This is the post I have been thinking about writing since we first began this blog. I have written it 100 times in my head. Looking back, I probably should have been writing this all along, but I didn’t know where we would be on our journey when this day arrived, My promise to myself when we began this blog was that I would be real and truthful and raw so putting pen to paper before this day arrived somehow seemed dishonest.
So, what is today? Today marks one year since we received Chris’s diagnosis of azoospermia. We have been living with this knowledge for 365 days. It is the day our lives were forever turned upside and nothing would ever be the same. It was the day that our hopes and dreams of having a baby naturally would be no more. It was the day that we were thrown into our unexpected journey. This diagnosis is something that no one ever really thinks about. If a couple is having difficulty conceiving, it is assumed the woman is usually the one with the medical issue. No one ever really thinks that the issue might be with the man, and if they do it is often assumed that it is just low sperm count and that can be corrected. What about NO sperm count? That is not an issue that anyone is prepared for.
At this exact time one year ago, we were planning on beginning our first round of clomid. We had already picked up the clomid, estradiol and prometrium from the pharmacy. We were set to begin in less than a week. My gynecologist had requested Chris get a semen analysis prior to starting the round just as a precaution. I was sitting in the court house when I saw my gynecologists number pop up of my phone. I exited the room and answered the call. I was excited to hear what Chris’s sperm count was and that we would be given the all clear to start our round. Immediately upon answering the phone, I heard my doctor’s voice, which was a little disconcerting because usually her nurse will call with results and information. My doctor is very direct and to the point, which is appreciated, but can sometimes be harsh. She said “We got the results and they are not good. Chris has no sperm. He needs to see Dr. Schrepferman or Dr. Rao and get checked out immediately. Do not start clomid. Let me know what they say.” I stood there stunned. What do you mean NO sperm? How is that possible? Could the lab have messed up? (For THAT story click here). The only words I could muster were “Okay, what are their numbers?”. I quickly wrote down the names and numbers of the doctors and then hung up the phone. Shocked doesn’t even begin to describe how I was feeling. I tried to call Chris to tell him the news but he wasn’t able to answer his phone. He texted me to see if we had the results yet and I could tell he was excited to hear. I am not one that is able to keep things from Chris so I sent him a text stating what the doctor had told me. Breaking this news to your husband is something no wife would ever wish to do and it was unfortunate that I had to do it over text. When we both returned home from work and saw each other for the first time since the devastating news we just held each other. I could see a light go out in Chris’s eyes. The only thing in this world that he has ever wanted was to be a father and now that dream was gone.
This day forever changed our lives. In less than one minute, our lives went from being hopeful and looking towards the future to being left in the cold and dark with nothing but each other to keep warm.

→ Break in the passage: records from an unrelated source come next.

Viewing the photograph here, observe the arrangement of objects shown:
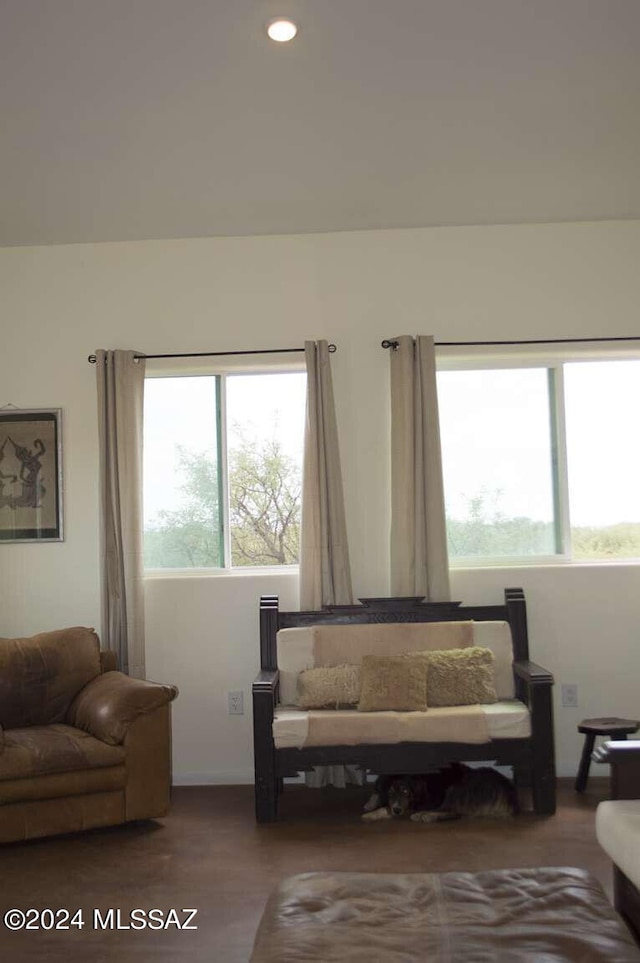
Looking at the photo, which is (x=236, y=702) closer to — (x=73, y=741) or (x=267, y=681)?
(x=267, y=681)

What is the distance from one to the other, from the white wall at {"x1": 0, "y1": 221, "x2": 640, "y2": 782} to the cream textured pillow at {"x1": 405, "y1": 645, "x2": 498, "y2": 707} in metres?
0.63

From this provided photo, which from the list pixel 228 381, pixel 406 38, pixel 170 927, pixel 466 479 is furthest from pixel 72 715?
pixel 406 38

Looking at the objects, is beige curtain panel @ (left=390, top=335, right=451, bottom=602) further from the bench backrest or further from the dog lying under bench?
the dog lying under bench

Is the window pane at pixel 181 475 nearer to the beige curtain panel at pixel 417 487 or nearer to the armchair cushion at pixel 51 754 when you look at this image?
the beige curtain panel at pixel 417 487

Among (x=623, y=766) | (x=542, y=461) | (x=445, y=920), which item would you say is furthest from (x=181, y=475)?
(x=445, y=920)

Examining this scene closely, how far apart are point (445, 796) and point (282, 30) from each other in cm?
318

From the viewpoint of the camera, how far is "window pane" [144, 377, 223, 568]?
512cm

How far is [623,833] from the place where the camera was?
97.9 inches

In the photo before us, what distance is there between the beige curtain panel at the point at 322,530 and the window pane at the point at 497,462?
648 mm

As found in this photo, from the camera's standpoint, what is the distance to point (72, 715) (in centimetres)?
441

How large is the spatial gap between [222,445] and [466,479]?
1.37m

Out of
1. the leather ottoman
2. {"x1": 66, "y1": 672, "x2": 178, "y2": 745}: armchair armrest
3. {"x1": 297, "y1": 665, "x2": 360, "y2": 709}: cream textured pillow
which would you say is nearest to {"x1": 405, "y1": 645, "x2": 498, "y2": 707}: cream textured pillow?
{"x1": 297, "y1": 665, "x2": 360, "y2": 709}: cream textured pillow

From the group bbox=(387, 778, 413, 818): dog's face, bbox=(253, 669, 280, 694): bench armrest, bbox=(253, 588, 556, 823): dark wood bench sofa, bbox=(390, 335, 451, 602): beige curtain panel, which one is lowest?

Looking back over the past year, we have been through so much and I am proud of who we have become both individually and as a couple. This journey can often break people and tear couples apart. We are lucky to be able to say that this journey has allowed us to learn more about each other and grow together. I believe we are stronger and our marriage is more solid for it. I wish I was able to go back in time and tell myself on this day last year that things were going to get better. It would be amazing if on this one year mark we were already pregnant but alas that is not part of our story.
We have changed so much in the past year and God has definitely thrown some trials our way. Not just relating to infertility, but life in general. Today is more significant than just the day of Chris’s diagnosis. It also marks the beginning of a very dark time in both our lives. “Dark time” doesn’t begin to describe what the period was but right now I cannot think of the right word. Little did we know, Chris’s diagnosis was the first of many trials that we were about to face in a one month time span. A week or so after Chris’s diagnosis, we found out Chris’s grandfather was diagnosed with prostate cancer. In addition, 2 weeks later my grandmother was diagnosed with breast cancer. Then a mere 12 hours after we found out about my grandmother, Chris’s grandmother passed away. We did a lot of growing up real fast. Never has “life” felt more real…the finality of it…the uncertainty of it. We now have a new appreciation for life and after many months of sadness and despair we have emerged together stronger and holding hands. The simple things in life are more enjoyable and we are able to laugh at ourselves more.
We are officially one year into our infertility journey. Hopefully on this day in 2016 I will be trying to write a post while holding our baby or I will be writing while taking a break from setting up the nursery. We never know what tomorrow will bring. We never know what instant or when our lives will change forever. All we can do is make the best of every day we are given and never lose hope that our dreams will one day come true.